Evet, Allah cc razı olduğu neyse, eğer emredilen bir farz yada şer’i bir amel ise nekadar nefse ağır gelirse gelsin ona sabretmek Çünkü herşeyden çok sevilen Zat kendisi için herşeyden vazgeçilmeye layıktır, eğer yasaklanılan herneyse nefse nekadar hoş ve cazip gelirse gelsin onu terketmek, asıl ibadete layık Allah azze ve celle den uzaklaştırıyorsa o mesele o kimşe için şer’dir.İşte bunu anlamak hikmettir.
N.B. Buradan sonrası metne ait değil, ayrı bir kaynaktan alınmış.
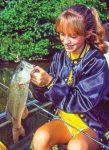 Catching Bass -Lake Rutledge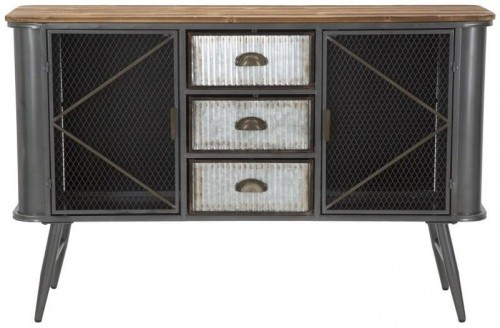 Železná komoda s doskou z jedľového dreva Mauro Ferretti Illinois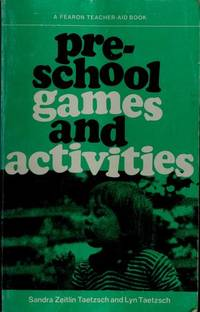Pre-School Games and Activities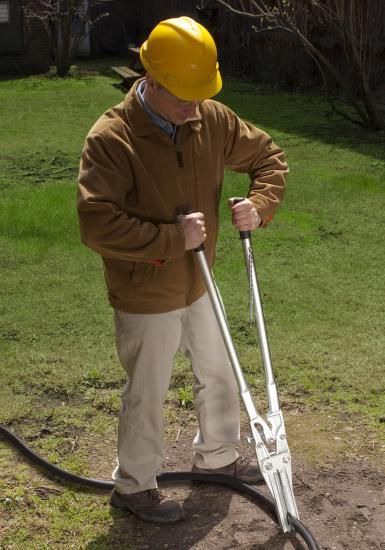 Standing ShutOff Tool  Reed Manufacturing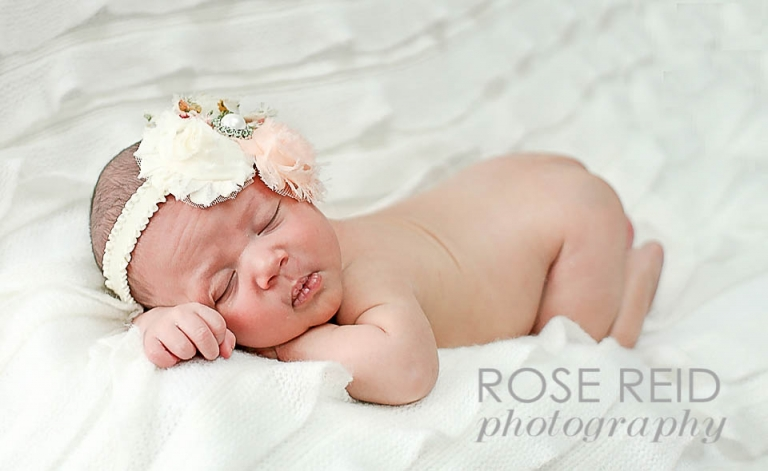 Newborn Photographer - Winter Park, FL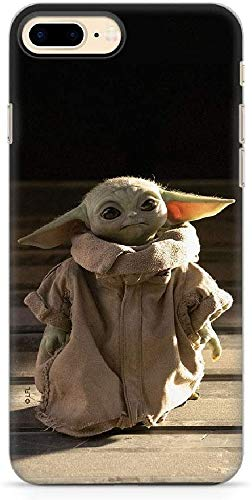 Original & Offiziell lizenziertes Star Wars Baby Yoda Handyhülle für iPhone 7 PLUS, iPhone 8 PLUS, Hülle, Hülle, Cover aus Kunststoff TPU-Silikon, schützt vor Stößen & Kratzern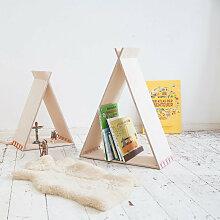 Julica Bücherregal aus Holz ´´Tipikids Set´´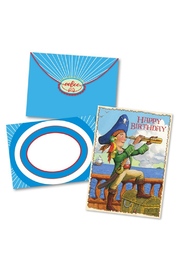 Eeboo Pirate Happy Birthday Card - Product Mini Image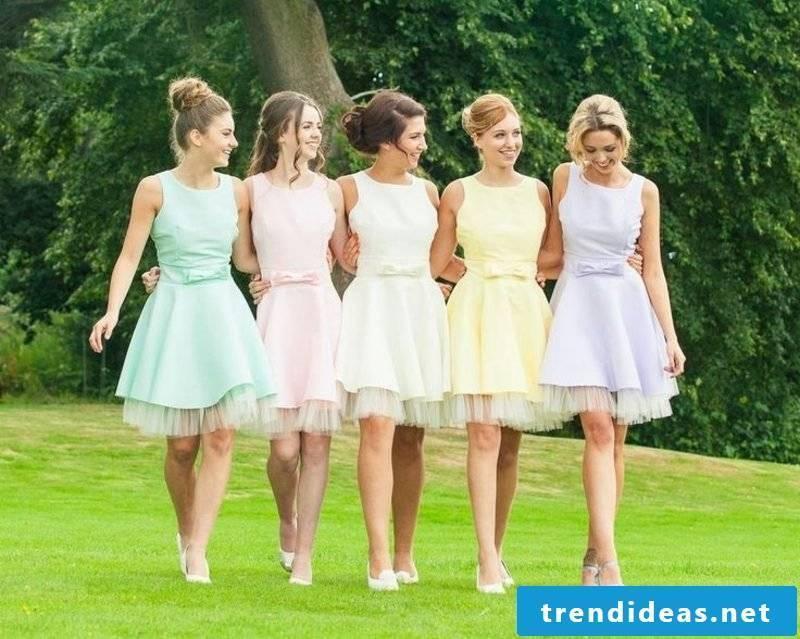 Hairstyles for wedding-raised hair bridesmaids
“Hafs bin meysere’den ,Ebu Hazim dediki: Her gün bir konak uzaklaştıkları bir yurt için çalışan ve hergün bir konak yaklaştıkları bir yurt için çalışmayı bırakan insanlara şaşarım”
Şöyle bir olay başınıza gelse, sahibi bulunduğunuz evin çok kısa zaman diliminde sizin iradeniz dışında bazı kimseler tarafından yıkılacağını bilseniz, yinede o eve ‘tadilat bakım onarım ‘ gibi harcamalarda bulunurmuydunuz? Yani yatırım yaparmıydınız.Hayır yapmazdık.Halbuki Allah cc zaten yıkılacağını haber vermişti.Bazı insanların sözü,Allah cc ‘nın sözünden daha çok bizi harekete geçiriyorsa kendimizi iyice bi sorgulamalıyız.
Bir adam Ebu Hazim’e sen çok sert ve aşırı giden birisin dedi.Ebu Hazim şöyle cevap verdi: ”Beni ondört düşman çepeçevre gözetlerken nasıl sert olmayayım ki? Önce dört tanesini söyleyeyim: Beni tuzağa düşürmeye çalışan Şeytan, bana hased eden Mü’min Beni öldürme savaşı veren kafir ve bana kin bağlayan münafık.Gelelim on tanesine..Bunlar da ;açlık, susuzluk, hararet, soğuk, baldırı çıplaklık, ihtiyarlık, hastalıklar, fakirlik, ölüm ve cehennem.. şimdi ben bunların tümüne ancak yetkin bir silahla göğüs gerebilirim, onlara karşı da ‘Takva’ dan daha etkili ve faziletli bir silahım yoktur” Bu dini yaşamak ciddiyet ister) Laubali ve gevşek davranışlar insanı hataya sürükler,hatalar ise şeytana kapı açar.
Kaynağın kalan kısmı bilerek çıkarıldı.